Enfermedades y afecciones
Tumor óseo de células gigantes
Un tumor óseo de células gigantes es un tumor óseo poco frecuente, normalmente benigno (no canceroso). Aunque no se considera un cáncer, puede comportarse de forma agresiva, invadiendo y destruyendo el hueso cercano. A medida que el tumor crece, puede debilitar el hueso, lo que aumenta el riesgo de fractura y, a menudo, afecta al funcionamiento de la articulación cercana.
Los tumores de células gigantes suelen aparecer en los extremos de los huesos largos, cerca de las articulaciones, una vez finalizado el crecimiento esquelético. Se localizan con mayor frecuencia en la zona de la rodilla, especialmente en el extremo inferior del fémur (hueso del muslo) y en el extremo superior de la tibia (hueso de la espinilla).
El tratamiento suele consistir en una intervención quirúrgica para extirpar el tumor, conservando al mismo tiempo la mayor cantidad posible de hueso sano y la función articular. Dependiendo del tamaño y la localización del tumor, pueden utilizarse medicamentos como el denosumab antes de la cirugía para reducir el tamaño del tumor o en los casos en que la cirugía no sea posible.

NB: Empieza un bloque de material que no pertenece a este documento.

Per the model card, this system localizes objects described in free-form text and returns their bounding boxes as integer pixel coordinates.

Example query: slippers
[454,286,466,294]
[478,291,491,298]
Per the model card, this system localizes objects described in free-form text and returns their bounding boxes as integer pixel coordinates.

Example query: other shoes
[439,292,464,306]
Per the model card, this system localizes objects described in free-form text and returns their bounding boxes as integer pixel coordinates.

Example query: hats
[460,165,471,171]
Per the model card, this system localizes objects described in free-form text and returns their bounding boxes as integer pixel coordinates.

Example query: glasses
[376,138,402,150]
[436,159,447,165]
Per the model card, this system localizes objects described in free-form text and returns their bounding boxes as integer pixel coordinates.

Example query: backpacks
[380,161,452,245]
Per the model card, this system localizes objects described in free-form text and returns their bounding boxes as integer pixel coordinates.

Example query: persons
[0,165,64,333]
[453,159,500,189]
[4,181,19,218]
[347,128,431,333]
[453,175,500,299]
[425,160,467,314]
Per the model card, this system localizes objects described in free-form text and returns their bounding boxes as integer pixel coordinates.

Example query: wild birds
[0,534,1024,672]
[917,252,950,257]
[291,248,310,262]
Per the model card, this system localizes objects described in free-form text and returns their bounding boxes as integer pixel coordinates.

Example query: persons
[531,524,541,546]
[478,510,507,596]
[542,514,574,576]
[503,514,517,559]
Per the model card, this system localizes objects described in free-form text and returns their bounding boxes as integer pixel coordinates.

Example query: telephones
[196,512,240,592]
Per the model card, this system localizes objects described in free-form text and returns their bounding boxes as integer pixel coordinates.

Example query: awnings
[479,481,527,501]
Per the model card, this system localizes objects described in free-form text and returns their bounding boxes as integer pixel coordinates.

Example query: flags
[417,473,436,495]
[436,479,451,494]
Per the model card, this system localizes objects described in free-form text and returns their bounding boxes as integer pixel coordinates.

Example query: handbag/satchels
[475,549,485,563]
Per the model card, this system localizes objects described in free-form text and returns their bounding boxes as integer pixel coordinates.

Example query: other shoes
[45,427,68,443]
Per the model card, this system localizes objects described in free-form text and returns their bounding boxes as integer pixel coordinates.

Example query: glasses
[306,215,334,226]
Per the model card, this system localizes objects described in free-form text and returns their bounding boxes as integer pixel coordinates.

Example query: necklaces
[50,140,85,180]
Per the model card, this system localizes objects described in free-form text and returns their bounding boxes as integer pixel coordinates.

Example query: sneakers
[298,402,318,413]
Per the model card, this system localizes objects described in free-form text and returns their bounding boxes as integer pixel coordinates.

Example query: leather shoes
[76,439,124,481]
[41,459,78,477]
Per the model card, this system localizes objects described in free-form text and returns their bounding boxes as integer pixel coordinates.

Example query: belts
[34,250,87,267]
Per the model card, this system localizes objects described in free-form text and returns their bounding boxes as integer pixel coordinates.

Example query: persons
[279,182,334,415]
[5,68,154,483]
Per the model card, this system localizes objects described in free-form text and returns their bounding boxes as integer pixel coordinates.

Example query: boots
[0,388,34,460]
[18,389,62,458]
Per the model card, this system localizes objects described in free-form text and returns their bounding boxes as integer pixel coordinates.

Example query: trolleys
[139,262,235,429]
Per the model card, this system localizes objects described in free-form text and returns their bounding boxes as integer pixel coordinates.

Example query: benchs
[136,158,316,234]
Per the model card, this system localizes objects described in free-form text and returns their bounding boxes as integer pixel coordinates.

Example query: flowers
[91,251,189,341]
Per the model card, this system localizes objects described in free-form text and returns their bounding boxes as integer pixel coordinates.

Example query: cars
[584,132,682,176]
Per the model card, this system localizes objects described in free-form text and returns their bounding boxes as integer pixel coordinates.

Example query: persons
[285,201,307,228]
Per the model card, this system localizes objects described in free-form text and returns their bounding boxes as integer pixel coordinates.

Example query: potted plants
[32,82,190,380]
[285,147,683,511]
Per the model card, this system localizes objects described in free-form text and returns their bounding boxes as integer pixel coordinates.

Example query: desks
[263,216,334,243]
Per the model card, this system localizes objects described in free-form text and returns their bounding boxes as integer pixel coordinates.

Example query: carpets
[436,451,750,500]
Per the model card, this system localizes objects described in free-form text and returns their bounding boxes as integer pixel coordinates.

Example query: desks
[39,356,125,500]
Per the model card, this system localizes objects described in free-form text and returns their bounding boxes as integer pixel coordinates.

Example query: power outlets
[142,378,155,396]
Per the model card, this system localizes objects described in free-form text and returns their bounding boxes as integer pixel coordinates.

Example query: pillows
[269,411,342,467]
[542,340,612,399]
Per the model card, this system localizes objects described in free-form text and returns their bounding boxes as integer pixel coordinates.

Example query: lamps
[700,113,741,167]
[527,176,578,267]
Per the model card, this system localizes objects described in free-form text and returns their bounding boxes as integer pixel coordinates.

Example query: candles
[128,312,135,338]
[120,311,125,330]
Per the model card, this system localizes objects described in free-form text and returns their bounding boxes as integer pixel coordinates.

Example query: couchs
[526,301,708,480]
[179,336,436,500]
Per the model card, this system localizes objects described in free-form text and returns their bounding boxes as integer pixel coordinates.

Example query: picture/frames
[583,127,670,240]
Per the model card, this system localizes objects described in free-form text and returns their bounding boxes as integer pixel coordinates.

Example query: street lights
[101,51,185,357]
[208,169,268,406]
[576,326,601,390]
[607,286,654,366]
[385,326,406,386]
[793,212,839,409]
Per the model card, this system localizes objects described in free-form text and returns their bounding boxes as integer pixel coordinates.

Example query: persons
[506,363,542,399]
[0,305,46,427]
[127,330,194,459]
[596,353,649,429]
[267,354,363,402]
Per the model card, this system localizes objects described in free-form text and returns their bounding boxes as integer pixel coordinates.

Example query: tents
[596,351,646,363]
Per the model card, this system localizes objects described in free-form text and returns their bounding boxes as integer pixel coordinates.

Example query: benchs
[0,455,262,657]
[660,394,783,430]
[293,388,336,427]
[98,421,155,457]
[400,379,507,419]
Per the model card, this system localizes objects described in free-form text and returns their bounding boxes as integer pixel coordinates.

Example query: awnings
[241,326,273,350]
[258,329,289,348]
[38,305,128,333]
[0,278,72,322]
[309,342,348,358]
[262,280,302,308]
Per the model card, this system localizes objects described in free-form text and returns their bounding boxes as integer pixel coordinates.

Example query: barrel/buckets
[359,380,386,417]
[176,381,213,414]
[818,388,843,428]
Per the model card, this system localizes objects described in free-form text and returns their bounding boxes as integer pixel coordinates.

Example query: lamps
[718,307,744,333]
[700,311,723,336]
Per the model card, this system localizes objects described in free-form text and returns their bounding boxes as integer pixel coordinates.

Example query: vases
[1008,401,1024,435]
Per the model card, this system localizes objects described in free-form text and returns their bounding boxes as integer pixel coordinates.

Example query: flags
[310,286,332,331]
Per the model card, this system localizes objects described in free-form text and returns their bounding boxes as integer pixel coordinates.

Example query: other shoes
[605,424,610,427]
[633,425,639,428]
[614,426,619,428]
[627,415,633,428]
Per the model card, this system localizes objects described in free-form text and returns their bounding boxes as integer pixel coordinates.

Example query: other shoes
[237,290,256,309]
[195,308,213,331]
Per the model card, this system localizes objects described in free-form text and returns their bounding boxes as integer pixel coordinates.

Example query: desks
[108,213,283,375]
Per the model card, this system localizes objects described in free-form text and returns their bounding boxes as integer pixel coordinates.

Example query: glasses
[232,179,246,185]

Dado que los tumores de células gigantes pueden reaparecer tras la cirugía, es importante realizar un seguimiento periódico mediante pruebas de imagen para detectar posibles recidivas, especialmente si se ha recibido tratamiento con denosumab antes de la cirugía.
¿Cómo y dónde se forman los tumores de células gigantes?
Muchos tumores óseos y el tejido óseo normal contienen distintos tipos de células gigantes. Las células gigantes del hueso normal se denominan osteoclastos y son necesarias para eliminar el hueso dañado. Sin embargo, las células gigantes que se observan en los tumores de células gigantes son diferentes de las que se observan en el hueso normal.
El diagnóstico del tumor óseo de células gigantes se basa en su aspecto característico al microscopio (véase la foto más abajo). Además de numerosas células grandes o «gigantes», formadas por la fusión de varias células individuales y que contienen múltiples núcleos, el tumor también presenta un fondo de células estromales anormales. Estas son las verdaderas células tumorales y ayudan a distinguir el tumor óseo de células gigantes de otras afecciones óseas.
Otra característica que hace que los tumores de células gigantes sean únicos es el lugar donde se desarrollan.
- La mayoría de los tumores óseos se originan en la metáfisis, la parte más ancha del hueso, cerca de su extremo.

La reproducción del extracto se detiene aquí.